Senin, 02 Juli 2012

From Connectivity to Chemistry


Pada catatan terdahulu, aku pernah menulis bahwa istilah chemistry saat ini sudah mengalami pergeseran makna. Dari yang semula bernuansa scientific menjadi lebih cair ke arah personal relationship. Agar tidak kehilangan jati dirinya sebagai salah satu ilmu sains, aku memilih untuk memaknainya menjadi kesesuaian frekuensi. Kesesuaian frekuensi inilah yang erat kaitannya dengan connectivity.

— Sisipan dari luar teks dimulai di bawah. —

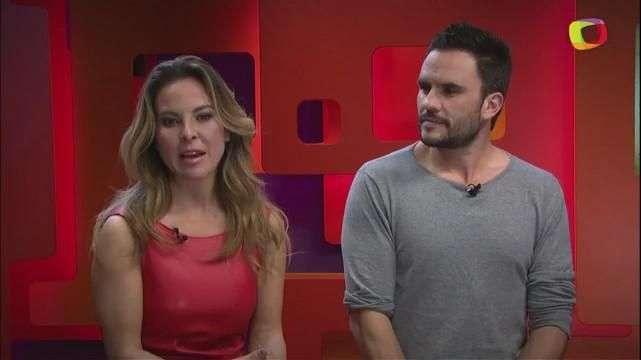 Kate del Castillo y Juan Pablo Raba en 'The 33'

Jadi, chemistry pada catatan kali ini lebih berhubungan dengan connectivity daripada reaksi-reaksi kimia itu sendiri.

Agar bisa connect dengan sesuatu atau seseorang itu membutuhkan keahlian khusus. Aku tidak katakan itu sulit, tapi bila hal ini mudah, tentu kita tidak akan pernah mendengar istilah LOLA (LOading LAma), "heng-hong", dan "nggak nyambung blas!" Bila "TIDAK SULIT" dan "TIDAK MUDAH", lalu apa? Berarti, "ITU BISA DIPELAJARI". Aku akan mengerucutkan konsep ini, sehingga lebih berkaitan dengan komunikasi diantara dua orang atau lebih.

Ada berapa banyak orang yang tidak asyik saat diajak ngobrol? Topik bercanda ditanggapi serius, topik serius ditanggapi bercanda. Diajak serius, malah serius bercandanya. Ada berapa banyak orang yang "nggak nyambung" saat diajak berbicara? Sedang asyik membahas BB, malah takjub sendiri melihat hape monoponik. Aku sungguh tidak tahu jawaban dua pertanyaan itu, yang jelas aku pernah menjadi salah satu dari orang-orang yang ada dalam pertanyaan itu.

Untuk bisa connect atau "nyambung" dengan seseorang, kita harus tahu variabel penting yang memengaruhi. Variabel itu bernama frekuensi. Sepertinya ilmiah, tapi mari kita buat mudah. Begini, setiap nada pada alat musik memiliki frekuensi tertentu yang berbeda satu sama lain. Nada C memiliki frekuensi 261.63 Hz, nada D memiliki frekuensi 293.66 Hz, nada E memiliki frekuensi 329.63 Hz, dan seterusnya. Dengan kata lain, frekuensi itu menunjukkan ciri khas atau karakteristik dasar dari sesuatu. Itu kan sesuatu, lalu bagaimana dengan seseorang? Frekuensi pada manusia memang lebih kompeks dibandingkan dengan frekuensi pada alat musik karena dipengaruhi oleh suasana hati, suasana pikiran, dan pengalaman hidup. Tapi, setiap orang memiliki "nada dasar" yang dominan, memiliki "tombol khusus masing-masing". Ada seseorang yang menyukai fashion, senang membicarakan teknologi, pintar sekali merangkai kata, gembira bila berhadapan dengan banyak makanan, dan sebagainya. Yang sulit itu adalah menemukan "nada dasar" orang-orang galau. Orang-orang tipe ini kurang jelas frekuensinya, kadang minor, kadang mayor, kadang ngeloyor...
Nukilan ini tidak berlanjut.